Advice on getting global identifiabiltiy to work for a relatively small (?) system

[TorkelE]

I have a system for which I want to assess identifiability. While local identifiability works, global does not:

using StructuralIdentifiability, ModelingToolkit

@parameters k1 k2 k3
@variables t LPd(t) ArBr(t) LPdArBr(t) RB(t) LPdArR(t) BBr(t) ArR(t)
D = Differential(t)

eqs = [
    D(LPd) ~ k3*LPdArR - k1*ArBr*LPd,
    D(ArBr) ~ -k1*ArBr*LPd,
    D(LPdArBr) ~ k1*ArBr*LPd - k2*LPdArBr*RB,
    D(RB) ~ -k2*LPdArBr*RB,
    D(LPdArR) ~ k2*LPdArBr*RB - k3*LPdArR,
    D(BBr) ~ k2*LPdArBr*RB,
    D(ArR) ~ k3*LPdArR
]

@named ode = ODESystem(eqs, t)

measured_quantities = [ArR]
@time assess_local_identifiability(ode, measured_quantities=measured_quantities)
@time global_id = assess_identifiability(ode, measured_quantities=measured_quantities)

it gets stuck on:

[ Info: Preproccessing `ModelingToolkit.AbstractTimeDependentSystem` object
[ Info: Assessing local identifiability
[ Info: Local identifiability assessed in 0.117122279 seconds
[ Info: Assessing global identifiability
[ Info: Note: the input model has nontrivial submodels.

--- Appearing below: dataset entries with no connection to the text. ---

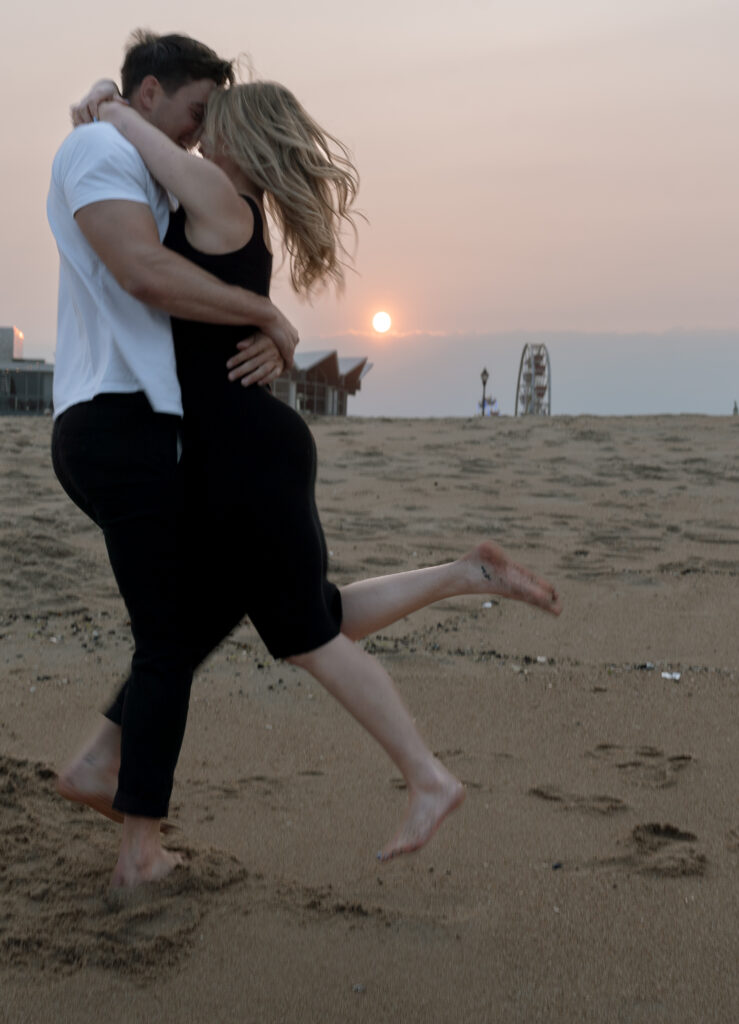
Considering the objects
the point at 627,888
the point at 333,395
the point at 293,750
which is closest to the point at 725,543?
the point at 293,750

If the computation for the full model will be too heavy, you may want to try to first analyze one of the submodels. They can be produced using function `find_submodels`
[ Info: Computing IO-equations

I understand that global identifiability might not be feasible for larger system, but I figured this one might be small enough? I tried a simplified version, and that was really fast. I have left it for like 2 hours, with no result. If I put it to an HPC for like 3 days, might that help, or at this point, are you probably screwed?

[pogudingleb]

@TorkelE
Thanks for the nice example! The model is indeed not so complicated but it turn out to have some tricky structural property which complicates the computation. I would suggest to use a reduction with first integrals as described in #63 (we have a code for automatising this, hopefully will be finalised and merged over the summer).
More precisely, one can observe that LPd - ArBr - ArR = const and LPdArR - RB - ArR = const. We denote these constants by C and C2 and use them to eliminate LPd and LPdArR from the model, so we get an equivalent model

using StructuralIdentifiability, ModelingToolkit

@parameters k1 k2 k3 C C2
@variables t LPd(t) ArBr(t) LPdArBr(t) RB(t) LPdArR(t) BBr(t) ArR(t)
D = Differential(t)

eqs = [
    D(ArBr) ~ -k1*ArBr*(C + ArBr + ArR),
    D(LPdArBr) ~ k1*ArBr*(C + ArBr + ArR) - k2*LPdArBr*RB,
    D(RB) ~ -k2*(C2 + RB + ArR)*RB,
    D(ArR) ~ k3*(C2 + RB + ArR)
]

@named ode = ODESystem(eqs, t)
measured_quantities = [ArR]
@time assess_local_identifiability(ode, measured_quantities=measured_quantities)
@time global_id = assess_identifiability(ode, measured_quantities=measured_quantities)

This takes 30 sec on my laptop. Let me know if you have any questions/comments.

[TorkelE]

Thanks :)